[Рабочее задание 1]
Перепишите абзац отрывка о Каравелове, который начинается словами «Каравелов знал сербский язык», в виде краткого списка и сохраните его основные факты.
[Рабочее задание 2]
Напишите продолжение отрывка о Каравелове, начиная сразу после его последнего предложения.
─── Цитируемый отрывок ───
Каравелов знал сербский язык еще со времен невеселого житья в Пловдиве и вскоре овладел им настолько, что продолжал литературную карьеру на этом языке и играл важную роль в развитии реализма в сербской литературе. Его связи с Сербией еще более упрочила женитьба на Наталии (Нате) Петрович, с которой он познакомился случайно; спасаясь от тайных агентов сербской полиции, он попросил убежища в домике на окраине Белграда. Хозяйка дома — молодая вдова с волосами черными и блестящими, как вороново крыло, не выдала незваного посетителя полиции. Случайное знакомство переросло в тесную дружбу и завершилось браком. Брат Наты был профессором, автором первого сербско-французского словаря, но сама она была неграмотна и до конца жизни так и не научилась читать. Это не мешало ей быть умной и энергичной женщиной, интересоваться политикой и безгранично верить в мужа, которому она всеми силами помогала во всех его начинаниях, зачастую при весьма трудных обстоятельствах.
─── Предоставленные данные ───
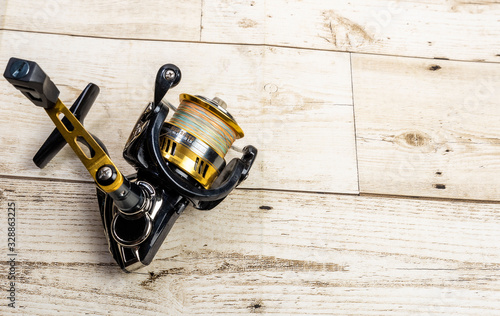 Golden fishing reel on wooden floor, equipment with pe line, rust-proof technology, ball bearing system photo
───
[Результат выполнения 1]
- Каравелов знал сербский язык еще со времен жизни в Пловдиве. Он овладел им настолько, что продолжил литературную карьеру на этом языке и сыграл важную роль в развитии реализма в сербской литературе.
- Связи с Сербией упрочила его женитьба на Наталии (Нате) Петрович.
- Познакомились они случайно. Спасаясь от тайных агентов сербской полиции, он попросил убежища в ее домике на окраине Белграда, и молодая вдова не выдала его.
- Знакомство переросло в тесную дружбу и завершилось браком.
- Брат Наты был профессором и автором первого сербско-французского словаря. Сама она была неграмотна и так и не научилась читать.
- Ната была умной и энергичной женщиной и интересовалась политикой. Она безгранично верила в мужа и всеми силами помогала ему во всех начинаниях, часто в весьма трудных обстоятельствах.

[Результат выполнения 2]
После убийства князя Михаила Каравелова арестовали по подозрению в соучастии и содержали сначала в крепости Петроварадина, а затем в Будапеште. В январе 1869 г. суд решил прекратить дело и Каравелова выпустили. Он вернулся в Нови-Сад. Омладина встретила его как великомученика и задавала в его честь банкеты; правительство Сербии разрешило ему вернуться в страну. К несчастью, пребывание в тюрьме лишило Каравелова возможности посылать корреспонденции в русские газеты, что доставляло ему средства к существованию, и он оказался в чрезвычайно стесненных материальных обстоятельствах. Именно в это время «Добродетельная дружина», не понимая, насколько радикальны взгляды Каравелова, предложила ему редактировать свою газету «Отечество». До этого она уже обращалась к другим кандидатам, но безуспешно, и остановилась на Каравелове не без колебаний; Христо Георгиев даже написал Найдену Герову, прося у него совета, и тот ответил, что взгляды Каравелова могут оказаться чересчур крайними, на что Георгиев заметил, что Каравелова возьмут, чтобы заполнить брешь на первое время, пока не найдут кого-либо подходящего. Каравелов со своей стороны видимо не вполне понимал, насколько консервативна «Добродетельная дружина» и ее газета, ибо предложение принял и в мае 1869 г. переехал в Бухарест. Прошло немного времени, и недоразумение стало явным. Каравелов отказался от обязанностей редактора и написал возмущенное письмо Христо Георгиеву, в котором заявил, что не намерен продавать душу за деньги и что есть вещи дороже денег, положения, медалей, счастья и даже самой жизни. Георгиев со своей стороны написал Герову: «Каравелов оказался еще хуже, чем вы дали мне понять».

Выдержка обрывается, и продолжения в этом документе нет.